Sorrel’s feelings at the end of the day
“I was truly shocked by the amount of litter we fished out of the river in just a couple of hours, I don’t understand how people can throw all sorts of litter into such a beautiful environment without a thought to the consequences.
However, seeing the vast array of wildlife along the river also amazed me, and gave me hope; we recorded 12 species of butterfly, 4 species of bee, and the really quite large numbers of Banded Demoiselle damselflies was impressive. The birdlife was also very interesting, a Grey Wagtail was lovely to see, but what was astonishing was that we saw a Dipper on the river, which aren’t even seen in the county on an annual basis!
Whilst there was a sense that our efforts were in vain according to onlookers, the amount of wildlife already present was a promising indication of just how the river ecosystem will thrive without the litter leaking toxic chemicals into the food chains, and greatly affecting the wildlife.”

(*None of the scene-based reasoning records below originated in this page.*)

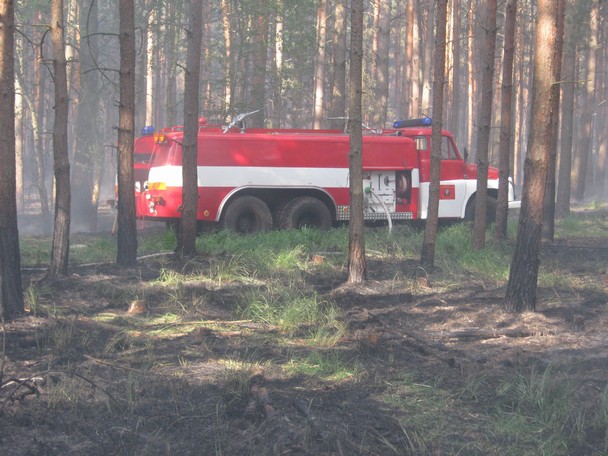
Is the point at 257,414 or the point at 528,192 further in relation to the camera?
the point at 528,192

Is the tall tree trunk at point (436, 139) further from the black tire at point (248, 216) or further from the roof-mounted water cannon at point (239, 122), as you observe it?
the roof-mounted water cannon at point (239, 122)

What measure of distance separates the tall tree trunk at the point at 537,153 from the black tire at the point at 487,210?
8592 mm

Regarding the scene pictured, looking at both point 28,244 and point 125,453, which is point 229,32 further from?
point 125,453

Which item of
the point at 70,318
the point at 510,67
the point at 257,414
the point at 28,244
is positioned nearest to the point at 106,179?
the point at 28,244

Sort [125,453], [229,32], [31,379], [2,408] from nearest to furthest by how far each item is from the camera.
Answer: [125,453] < [2,408] < [31,379] < [229,32]

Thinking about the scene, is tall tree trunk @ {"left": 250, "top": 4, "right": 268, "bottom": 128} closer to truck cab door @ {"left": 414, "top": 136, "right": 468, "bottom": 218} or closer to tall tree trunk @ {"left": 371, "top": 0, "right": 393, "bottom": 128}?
tall tree trunk @ {"left": 371, "top": 0, "right": 393, "bottom": 128}

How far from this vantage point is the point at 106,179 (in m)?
57.7

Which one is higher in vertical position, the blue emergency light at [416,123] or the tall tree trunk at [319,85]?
the tall tree trunk at [319,85]

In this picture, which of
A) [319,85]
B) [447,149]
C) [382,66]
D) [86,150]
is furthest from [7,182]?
[319,85]

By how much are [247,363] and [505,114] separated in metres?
9.61

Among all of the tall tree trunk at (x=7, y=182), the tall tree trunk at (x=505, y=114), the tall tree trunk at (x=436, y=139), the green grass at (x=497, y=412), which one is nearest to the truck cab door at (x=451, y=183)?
the tall tree trunk at (x=505, y=114)

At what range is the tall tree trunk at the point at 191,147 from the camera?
12877 millimetres

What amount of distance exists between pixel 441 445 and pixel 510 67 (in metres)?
10.7

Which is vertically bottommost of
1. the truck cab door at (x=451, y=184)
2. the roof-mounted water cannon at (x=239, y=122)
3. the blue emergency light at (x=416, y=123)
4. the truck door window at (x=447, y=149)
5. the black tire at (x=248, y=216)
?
the black tire at (x=248, y=216)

And so, just for now, good that there will be more litter – as we will be able to document the ongoing, relentless nature of it all before we can hopefully try to make people care a little more.

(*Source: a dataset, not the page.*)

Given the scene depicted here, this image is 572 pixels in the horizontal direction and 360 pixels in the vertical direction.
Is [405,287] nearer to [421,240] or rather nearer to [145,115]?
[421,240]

And while you’re waiting for us to report on our next clear up, here’s something you can be doing:
I had no idea that so many opportunities exist to alert relevant people to problems in our communities – after a dispiriting start, it turns out there are sites like this one, where you can check out what has been reported to the council, what they have fixed and how you can report things that need fixing to make our environment better:
And here’s a site helping you to start a community river clean up of your own:
Sorrel and I are trying to be even a tiny change that we want to see in the world which now includes me going up to perfect strangers and appealing to some sense of decency…
Upon witnessing a young man launch a 2 litre plastic bottle into the lake behind my house:
“PLEASE don’t throw your stuff in the lake, please!” I implored of him. I went on.
“Well it’s my first time to this lake,” said he; “I’ve never been here before. I didn’t know.”